Research finds too many surgical breast biopsies
Too many women with abnormal mammograms or other breast problems are undergoing surgical biopsies when they should be having needle biopsies, which are safer, less invasive and cheaper, new research shows.
A study in Florida found that 30 percent of the breast biopsies there from 2003 to 2008 were surgical. The rate should be 10 percent or less, according to medical guidelines.
The figures in the rest of the country are likely to be similar to Florida's, researchers say, which would translate to more than 300,000 women a year having unnecessary surgery, at a cost of hundreds of millions of dollars. Many of these women do not even have cancer: About 80 percent of breast biopsies are benign. For women who do have cancer, a surgical biopsy means two operations instead of one, and may make the cancer surgery more difficult than it would have been if a needle biopsy had been done.
Dr. Stephen R. Grobmyer, the senior author of the Florida study, said he and his colleagues started their research because they kept seeing patients referred from other hospitals who had undergone surgical biopsies (also called open biopsies) when a needle should have been used.
''After a while you keep seeing this, you say something's going on here," said Grobmyer, who is director of the breast cancer program at the University of Florida in Gainesville.
The reason for the overuse of open biopsies is not known.
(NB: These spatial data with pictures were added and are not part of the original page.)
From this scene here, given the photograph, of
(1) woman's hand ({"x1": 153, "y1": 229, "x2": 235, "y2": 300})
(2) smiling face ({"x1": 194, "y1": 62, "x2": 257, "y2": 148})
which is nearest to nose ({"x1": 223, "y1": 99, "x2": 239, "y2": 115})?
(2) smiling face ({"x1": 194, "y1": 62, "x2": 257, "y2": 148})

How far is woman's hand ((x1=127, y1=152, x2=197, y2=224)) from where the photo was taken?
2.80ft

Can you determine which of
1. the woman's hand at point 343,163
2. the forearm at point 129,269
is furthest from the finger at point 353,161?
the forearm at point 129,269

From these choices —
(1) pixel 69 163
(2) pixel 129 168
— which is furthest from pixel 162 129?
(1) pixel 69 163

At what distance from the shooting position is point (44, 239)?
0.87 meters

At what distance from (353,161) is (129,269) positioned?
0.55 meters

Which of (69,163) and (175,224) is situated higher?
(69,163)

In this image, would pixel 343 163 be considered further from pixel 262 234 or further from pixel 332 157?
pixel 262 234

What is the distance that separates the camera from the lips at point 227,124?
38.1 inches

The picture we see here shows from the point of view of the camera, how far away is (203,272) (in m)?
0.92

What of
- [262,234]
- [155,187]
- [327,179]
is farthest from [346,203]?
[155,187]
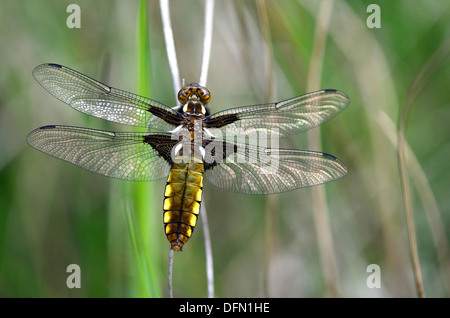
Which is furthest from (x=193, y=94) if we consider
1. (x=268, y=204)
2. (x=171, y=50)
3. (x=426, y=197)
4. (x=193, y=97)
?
(x=426, y=197)

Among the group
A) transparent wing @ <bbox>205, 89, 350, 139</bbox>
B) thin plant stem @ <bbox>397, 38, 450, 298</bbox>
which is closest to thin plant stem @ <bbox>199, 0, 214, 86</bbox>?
transparent wing @ <bbox>205, 89, 350, 139</bbox>

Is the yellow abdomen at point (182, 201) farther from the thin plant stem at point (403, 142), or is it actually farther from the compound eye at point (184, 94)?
the thin plant stem at point (403, 142)

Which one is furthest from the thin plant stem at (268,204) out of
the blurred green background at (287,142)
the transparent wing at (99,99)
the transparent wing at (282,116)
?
the transparent wing at (99,99)

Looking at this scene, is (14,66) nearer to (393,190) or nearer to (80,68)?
(80,68)

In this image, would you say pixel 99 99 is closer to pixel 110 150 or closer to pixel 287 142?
pixel 110 150

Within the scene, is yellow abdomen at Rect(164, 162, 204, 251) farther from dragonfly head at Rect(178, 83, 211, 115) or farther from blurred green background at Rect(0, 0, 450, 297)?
blurred green background at Rect(0, 0, 450, 297)

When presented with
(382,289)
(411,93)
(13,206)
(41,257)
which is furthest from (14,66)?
(382,289)

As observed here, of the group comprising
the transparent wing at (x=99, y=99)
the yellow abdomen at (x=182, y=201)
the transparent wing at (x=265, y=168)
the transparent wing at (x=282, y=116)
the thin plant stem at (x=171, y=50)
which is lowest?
the yellow abdomen at (x=182, y=201)
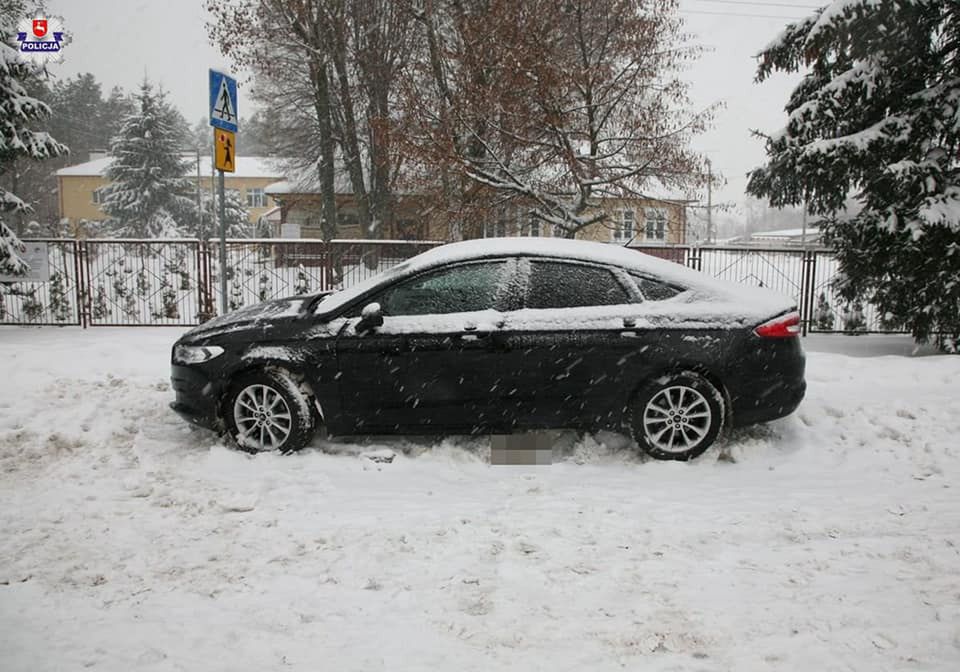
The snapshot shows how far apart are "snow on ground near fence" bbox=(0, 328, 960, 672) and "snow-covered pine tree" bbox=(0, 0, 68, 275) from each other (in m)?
6.06


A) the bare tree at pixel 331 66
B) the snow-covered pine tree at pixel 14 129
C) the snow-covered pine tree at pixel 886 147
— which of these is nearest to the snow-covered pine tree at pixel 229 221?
the bare tree at pixel 331 66

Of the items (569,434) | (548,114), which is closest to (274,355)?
(569,434)

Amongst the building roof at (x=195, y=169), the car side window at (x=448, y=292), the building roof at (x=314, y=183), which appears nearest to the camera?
the car side window at (x=448, y=292)

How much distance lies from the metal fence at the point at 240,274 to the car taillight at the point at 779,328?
243 inches

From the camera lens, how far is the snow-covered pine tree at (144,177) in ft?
142

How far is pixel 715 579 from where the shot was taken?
347 centimetres

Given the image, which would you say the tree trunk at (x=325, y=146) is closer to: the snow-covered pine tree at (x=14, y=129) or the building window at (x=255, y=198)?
the snow-covered pine tree at (x=14, y=129)

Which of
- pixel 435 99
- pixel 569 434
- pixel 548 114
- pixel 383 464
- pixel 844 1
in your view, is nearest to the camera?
pixel 383 464

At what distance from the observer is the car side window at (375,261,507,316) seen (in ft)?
17.5

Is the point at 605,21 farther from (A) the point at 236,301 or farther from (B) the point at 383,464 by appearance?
(B) the point at 383,464

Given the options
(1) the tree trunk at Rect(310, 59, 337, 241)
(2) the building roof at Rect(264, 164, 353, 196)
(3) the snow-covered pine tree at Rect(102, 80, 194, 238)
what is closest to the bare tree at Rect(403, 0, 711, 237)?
(1) the tree trunk at Rect(310, 59, 337, 241)

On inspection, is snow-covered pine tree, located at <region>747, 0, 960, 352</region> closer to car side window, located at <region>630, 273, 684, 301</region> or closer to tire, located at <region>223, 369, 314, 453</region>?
car side window, located at <region>630, 273, 684, 301</region>

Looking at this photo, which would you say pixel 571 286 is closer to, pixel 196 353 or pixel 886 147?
pixel 196 353

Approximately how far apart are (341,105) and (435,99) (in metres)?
15.1
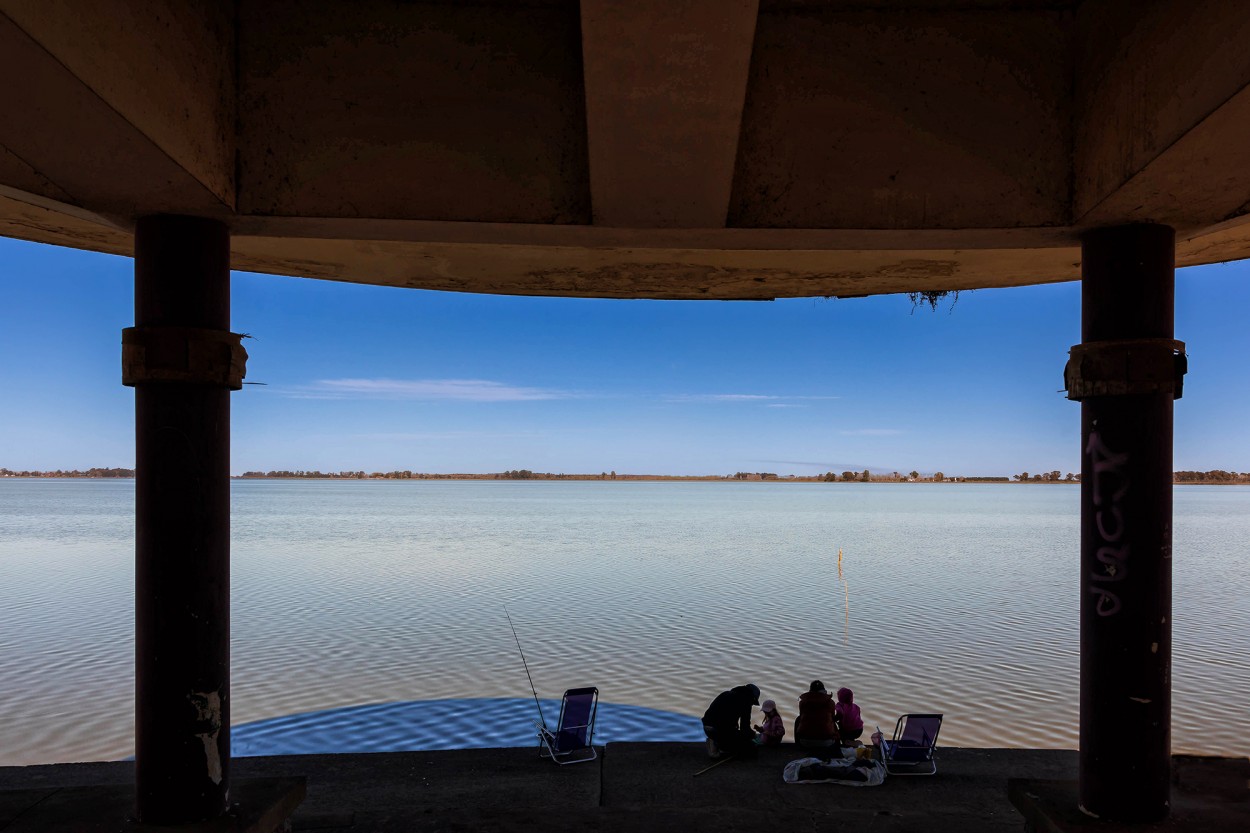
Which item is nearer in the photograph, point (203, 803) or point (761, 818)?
point (203, 803)

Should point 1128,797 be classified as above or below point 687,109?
below

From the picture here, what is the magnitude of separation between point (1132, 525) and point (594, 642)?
13.0 meters

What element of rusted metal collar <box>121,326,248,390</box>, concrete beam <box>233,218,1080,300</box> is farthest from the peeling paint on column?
concrete beam <box>233,218,1080,300</box>

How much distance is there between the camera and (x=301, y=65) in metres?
4.25

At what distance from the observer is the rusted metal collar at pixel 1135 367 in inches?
182

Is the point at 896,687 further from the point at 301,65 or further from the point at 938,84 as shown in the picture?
the point at 301,65

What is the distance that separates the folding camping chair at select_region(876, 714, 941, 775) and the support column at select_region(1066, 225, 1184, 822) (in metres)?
2.80

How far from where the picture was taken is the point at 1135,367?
4.64 meters

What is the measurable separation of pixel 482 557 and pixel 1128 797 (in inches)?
1153

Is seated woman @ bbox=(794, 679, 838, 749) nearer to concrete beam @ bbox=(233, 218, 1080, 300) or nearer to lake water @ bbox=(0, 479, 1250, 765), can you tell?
lake water @ bbox=(0, 479, 1250, 765)

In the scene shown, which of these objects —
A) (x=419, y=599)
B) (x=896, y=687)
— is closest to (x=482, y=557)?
(x=419, y=599)

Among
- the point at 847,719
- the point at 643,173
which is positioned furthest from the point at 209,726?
the point at 847,719

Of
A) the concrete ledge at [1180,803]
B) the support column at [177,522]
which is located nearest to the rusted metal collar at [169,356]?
the support column at [177,522]

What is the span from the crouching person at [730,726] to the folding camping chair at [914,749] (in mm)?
1242
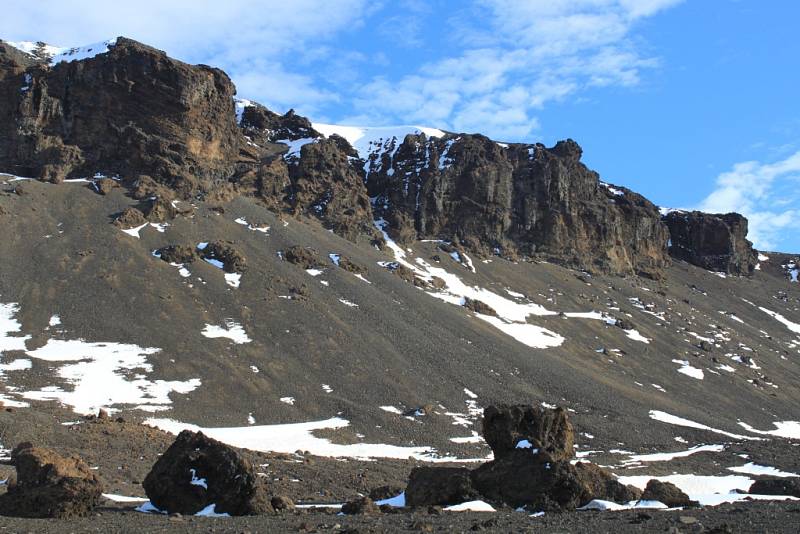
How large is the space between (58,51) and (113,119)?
61.5 meters

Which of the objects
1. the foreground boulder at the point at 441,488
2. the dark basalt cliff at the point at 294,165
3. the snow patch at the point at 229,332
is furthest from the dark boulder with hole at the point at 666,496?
the dark basalt cliff at the point at 294,165

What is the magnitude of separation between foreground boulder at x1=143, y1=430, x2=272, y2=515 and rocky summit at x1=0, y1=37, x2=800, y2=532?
10 cm

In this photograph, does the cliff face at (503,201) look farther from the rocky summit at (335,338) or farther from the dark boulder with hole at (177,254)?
the dark boulder with hole at (177,254)

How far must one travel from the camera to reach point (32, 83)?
11900 centimetres

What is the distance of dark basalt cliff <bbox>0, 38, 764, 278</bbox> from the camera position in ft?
387

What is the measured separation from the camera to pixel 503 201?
166 m

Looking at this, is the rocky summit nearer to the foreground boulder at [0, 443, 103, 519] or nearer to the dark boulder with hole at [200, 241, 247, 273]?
the foreground boulder at [0, 443, 103, 519]

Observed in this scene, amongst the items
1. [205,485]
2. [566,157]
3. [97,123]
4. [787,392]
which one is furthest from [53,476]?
[566,157]

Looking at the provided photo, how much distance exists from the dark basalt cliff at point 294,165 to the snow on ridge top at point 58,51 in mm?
3551

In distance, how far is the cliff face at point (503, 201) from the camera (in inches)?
6235

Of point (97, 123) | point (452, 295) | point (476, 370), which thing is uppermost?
point (97, 123)

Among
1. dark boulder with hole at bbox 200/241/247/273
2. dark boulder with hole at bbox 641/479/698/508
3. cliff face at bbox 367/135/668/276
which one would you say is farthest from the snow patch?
cliff face at bbox 367/135/668/276

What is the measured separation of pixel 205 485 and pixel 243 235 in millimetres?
87381

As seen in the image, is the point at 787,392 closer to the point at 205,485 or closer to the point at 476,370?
the point at 476,370
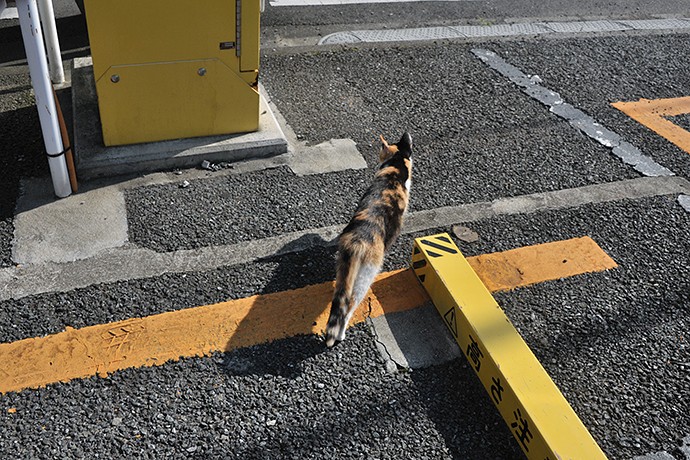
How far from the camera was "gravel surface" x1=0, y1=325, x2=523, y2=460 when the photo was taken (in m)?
2.75

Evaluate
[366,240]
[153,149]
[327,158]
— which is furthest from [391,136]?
[366,240]

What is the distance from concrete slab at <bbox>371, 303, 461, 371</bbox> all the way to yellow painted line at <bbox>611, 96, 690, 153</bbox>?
3.69 m

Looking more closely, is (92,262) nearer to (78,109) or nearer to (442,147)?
(78,109)

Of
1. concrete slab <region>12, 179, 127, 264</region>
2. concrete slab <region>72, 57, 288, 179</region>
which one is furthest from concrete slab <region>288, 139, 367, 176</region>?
concrete slab <region>12, 179, 127, 264</region>

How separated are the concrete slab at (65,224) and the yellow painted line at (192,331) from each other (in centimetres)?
75

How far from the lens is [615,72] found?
6941 millimetres

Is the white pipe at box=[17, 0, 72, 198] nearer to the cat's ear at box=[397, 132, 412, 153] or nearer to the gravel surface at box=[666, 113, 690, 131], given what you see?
the cat's ear at box=[397, 132, 412, 153]

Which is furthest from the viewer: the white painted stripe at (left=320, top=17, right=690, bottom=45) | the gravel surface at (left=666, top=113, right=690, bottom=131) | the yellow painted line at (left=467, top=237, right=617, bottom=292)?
the white painted stripe at (left=320, top=17, right=690, bottom=45)

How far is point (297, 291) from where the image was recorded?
12.0 ft

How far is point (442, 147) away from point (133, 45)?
8.94 ft

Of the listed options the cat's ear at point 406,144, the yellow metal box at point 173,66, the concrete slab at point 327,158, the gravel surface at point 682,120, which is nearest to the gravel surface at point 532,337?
the cat's ear at point 406,144

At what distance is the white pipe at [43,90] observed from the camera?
3.62m

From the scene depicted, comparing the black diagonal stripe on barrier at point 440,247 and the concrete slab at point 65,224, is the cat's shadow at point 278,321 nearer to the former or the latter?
the black diagonal stripe on barrier at point 440,247

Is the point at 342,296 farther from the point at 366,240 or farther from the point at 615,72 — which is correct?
the point at 615,72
Researchers say the problem may occur because not all doctors keep up with medical advances and guidelines. But they also say that some surgeons keep doing open biopsies because needle biopsies are usually performed by radiologists. The surgeon would have to refer the patient to a radiologist, and lose the biopsy fee.
A surgical biopsy requires an inchlong incision, stitches and sometimes sedation or general anesthesia. It leaves a scar. A needle biopsy requires only numbing with a local anesthetic, uses a tiny incision and no stitches and carries less risk of infection and scarring.
Grobmyer's study, published by The American Journal of Surgery, is based on 172,342 biopsies entered into a state database in Florida. It is the largest study of open biopsy rates in the United States, and the first to include patients with and without cancer.
About 1.6 million breast biopsies a year are performed in the United States. But in 2010, only about 261,000 found cancer.
Hospitals charge $5,000 to $6,000 for a needle biopsy, and double that for an open biopsy, according to Grobmyer's article. Doctors' fees for an open biopsy range from $1,500 to $2,500, he said, and $750 to $1,500 for a needle biopsy.